Kersti wolnow am 20.07.22, 12:06 Uhr

Als Studienrätin a.D. und 3fache Oma mit Beschulung von insgesamt 3 Kindern konnte ich mich überzeugen, daß Schule nicht wirklich hilfreich ist. So wurde eine Enkelin mit 8 adverbialen Nebensätzen überschüttet. Geübt wurde nicht, sodaß sie jetzt die einzige ist, die sie bestimmen kann. Die Kleinste hat in Klasse 4 alle Satzglieder in einer Woche vorgestellt bekommen, jetzt in den Ferien sind wir immre noch am Üben.

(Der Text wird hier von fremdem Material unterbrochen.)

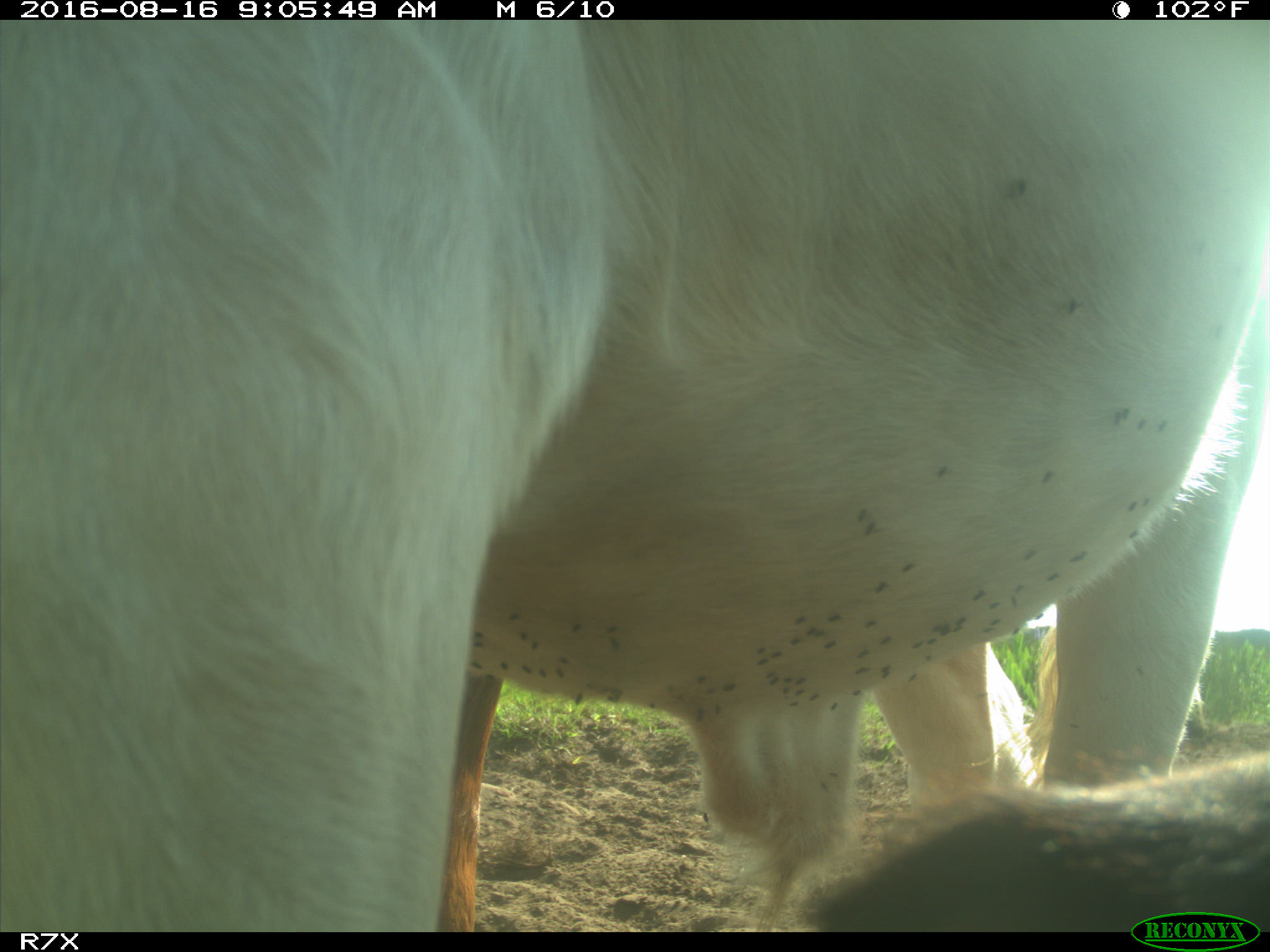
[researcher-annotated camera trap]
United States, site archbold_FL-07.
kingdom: Animalia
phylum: Chordata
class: Mammalia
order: Artiodactyla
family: Bovidae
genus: Bos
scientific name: Bos taurus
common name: domestic cow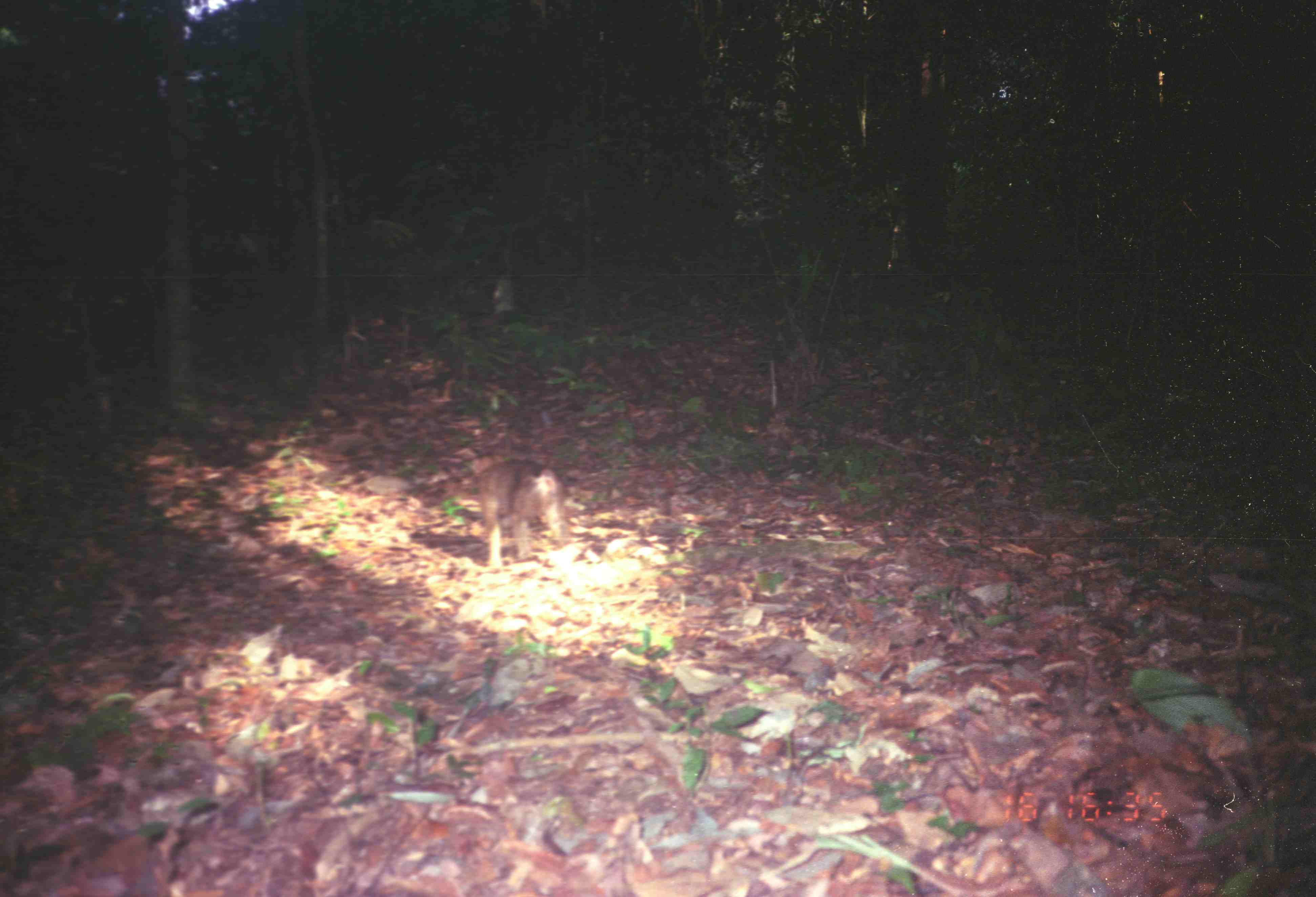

Dazu kam eine Freundin, 2. Klasse, die die Konjugation nicht aufsagen konnte in der richtigen Reienfolge. Ich sehe schwarz, wenn im Schulbereich nicht ein Umsturz passiert, reformieren lohnt nicht mehr. Es fängt schon mit dem neomarxistischen Lehrplan an, mit nicht lesbaren Namen, dem bösen CO² und den ebensolchen Männern.

Micha . am 16.07.22, 16:25 Uhr

Thilo Sarrazin wurde vor einiger Zeit einmal gefragt, wie er die jetzige deutsche Entwicklung bezügliche der eigenen Abschaffung im Kontext zu seinem damaligen Buch sehe.
Seine Antwort: Das ist das, was meinte, nur eben noch schneller!

sitra achra am 16.07.22, 11:16 Uhr

Meine Prognose lautet folgendermaßen: wenn die Vorräte aufgebraucht sind, werden auch die fetten Ratten verhungern. Gönnen wir ihnen die kurze Frist, in der sie sich vollfressen können. Danach die Sintflut.
Ach was, Deutschland ist doch nur noch ein Label, der Patient ist schon längst gestorben.
Außerdem sollte man nicht Englisch, sondern Türkisch, Arabisch und Russisch zu Amtssprachen erheben, letzteres in gespannter Erwartungshaltung.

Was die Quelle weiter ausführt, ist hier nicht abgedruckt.